DENVER (Reuters) - Colorado’s oil and gas regulator this week gave preliminary approval for a rule to require a 2,000-foot (610 meter) separation between new oil and gas wells and public spaces, compared to as little as 500 feet currently.
A final vote on the rule, which would go into effect next year, will take place in November.
Colorado is the fifth-largest U.S. oil producing state, but its population growth has led to increased friction between the energy industry and environmental groups. Activists have tried to pass setback requirements that would make it more difficult to develop new wells, so far unsuccessfully.
The new regulation would fit legislation passed last year that altered how the oil and gas industry is regulated in Colorado. It provides some leeway to meeting the spacing rule.
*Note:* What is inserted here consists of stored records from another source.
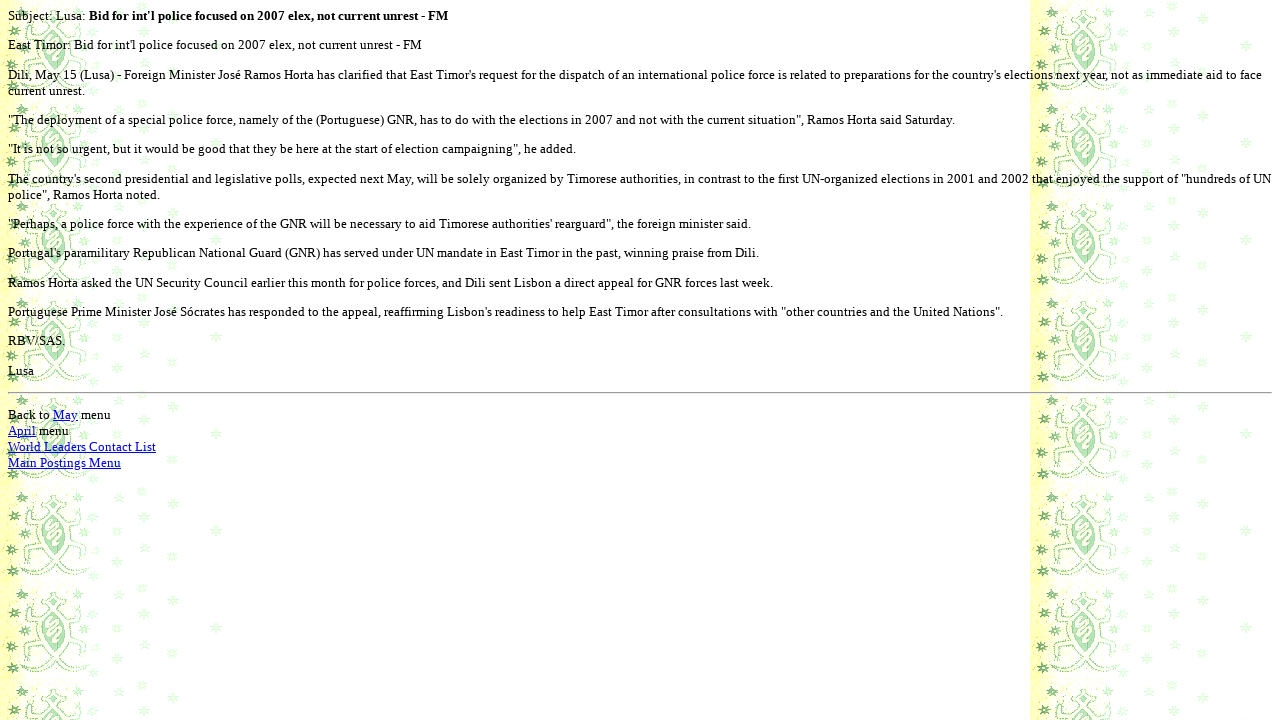

--- FILE ---
content_type: text/html
request_url: http://www.etan.org/et2006/may/13/15bidfor.htm
body_size: 1865
content:
<!doctype html public "-//w3c//dtd html 4.0 transitional//en">
<html>
<head>
<!-- FreeFind Begin No Index -->
<meta NAME="description" CONTENT="ETAN/US provides information about, and ways to help, East Timor, which was invaded and subjugated by US ally Indonesia in 1975. ETAN advocates changing US foreign policy and urges  support for self-determination and human rights for East Timor.">
<meta NAME="keywords" CONTENT="East Timor, Indonesia, military assistance, East Timor, human rights, Indonesia, Jose Ramos-Horta, East Timor, Bishop Belo, Nobel peace prize, East Timor, Xanana Gusm�o, human rights, East Timor, torture, ETAN, human rights, Portugal, United Nations, East Timor, Maubere, Indonesia, West Papua, genocide, Indonesia, human rights, torture, invasion, torture, democracy, military assistance, indigenous peoples, torture, Nobel peace prize, United Nations, self-determination, human rights, democracy, Gerald Ford, military assistance, democracy, Jimmy Carter, United Nations, Ronald Reagan, torture, George Bush, Bill Clinton, Nobel peace prize, war and famine, ICRC, sterilization, military assistance, United Nations, torture, security council,  United Nations, fretilin, falintil, udt, democracy, invasion, Security Council, Jakarta, fretilin, Alkatiri">
<meta NAME="Classification" CONTENT="politics, government, Asia, human rights, democracy">
<!-- FreeFind End No Index -->
<title>Bid for int'l police focused on 2007 elex, not current unrest - FM </title>
<link rel="stylesheet" type="text/css" href="../../../et2005/etpost.css">
<meta name="Microsoft Border" content="none, default"></head>

<body TEXT="#000000" BGCOLOR="#FFFFFF" LINK="#0000EE" VLINK="#551A8B" ALINK="#CC33CC" BACKGROUND="../../../et2005/images/crocbkgd.gif">
<table BORDER="0" CELLPADDING="0" cellspacing="0" width="100%">
  <tr>
    <td VALIGN="top" width="100%">Subject: Lusa: <b>Bid for int'l police focused
      on 2007 elex, not current unrest - FM</b>
      <p>East Timor: Bid for int'l police focused on 2007 elex, not current
      unrest - FM</p>
      <p>Dili, May 15 (Lusa) - Foreign Minister Jos� Ramos Horta has clarified
      that East Timor's request for the dispatch of an international police
      force is related to preparations for the country's elections next year,
      not as immediate aid to face current unrest.</p>
      <p>&quot;The deployment of a special police force, namely of the
      (Portuguese) GNR, has to do with the elections in 2007 and not with the
      current situation&quot;, Ramos Horta said Saturday.</p>
      <p>&quot;It is not so urgent, but it would be good that they be here at
      the start of election campaigning&quot;, he added.</p>
      <p>The country's second presidential and legislative polls, expected next
      May, will be solely organized by Timorese authorities, in contrast to the
      first UN-organized elections in 2001 and 2002 that enjoyed the support of
      &quot;hundreds of UN police&quot;, Ramos Horta noted.</p>
      <p>&quot;Perhaps, a police force with the experience of the GNR will be
      necessary to aid Timorese authorities' rearguard&quot;, the foreign
      minister said.</p>
      <p>Portugal's paramilitary Republican National Guard (GNR) has served
      under UN mandate in East Timor in the past, winning praise from Dili.</p>
      <p>Ramos Horta asked the UN Security Council earlier this month for police
      forces, and Dili sent Lisbon a direct appeal for GNR forces last week.</p>
      <p>Portuguese Prime Minister Jos� S�crates has responded to the appeal,
      reaffirming Lisbon's readiness to help East Timor after consultations with
      &quot;other countries and the United Nations&quot;.</p>
      <p>RBV/SAS.</p>
      <p>Lusa</p>
      <hr>
      <p><span class="main">Back to <a href="../default.htm">May</a> menu<br>
      <a href="../../april/default.htm">April</a> menu &nbsp; &nbsp;&nbsp;<a href="http://etan.org/et2004/december/"><br>
      </a>
    
      <a href="http://etan.org/et/contact.htm">World Leaders Contact List</a><br>
    <a href="http://etan.org/et/">Main Postings Menu</a>
      </span>
    
  </td>
  </tr>
</table>
&nbsp;</body></html>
Still, wider setbacks could hurt Colorado drillers, according to energy consultancy Enverus, adding pain to an industry reeling from COVID-19 pandemic lockdowns.
PDC Energy could see 89% of its total acreage off limits for new well pads as a result of the rule, while 73% could become non-viable for Extraction Oil & Gas and 71% for Occidental Petroleum Corp., analysts wrote in a note on Monday.
The Colorado Oil and Gas Association (COGA) on Tuesday said the longer setbacks were “arbitrary, not based on science and were made without any substantive consideration on the impacts to our industry.”
It called for greater clarity and certainty on how drilling permits would be issued going forward.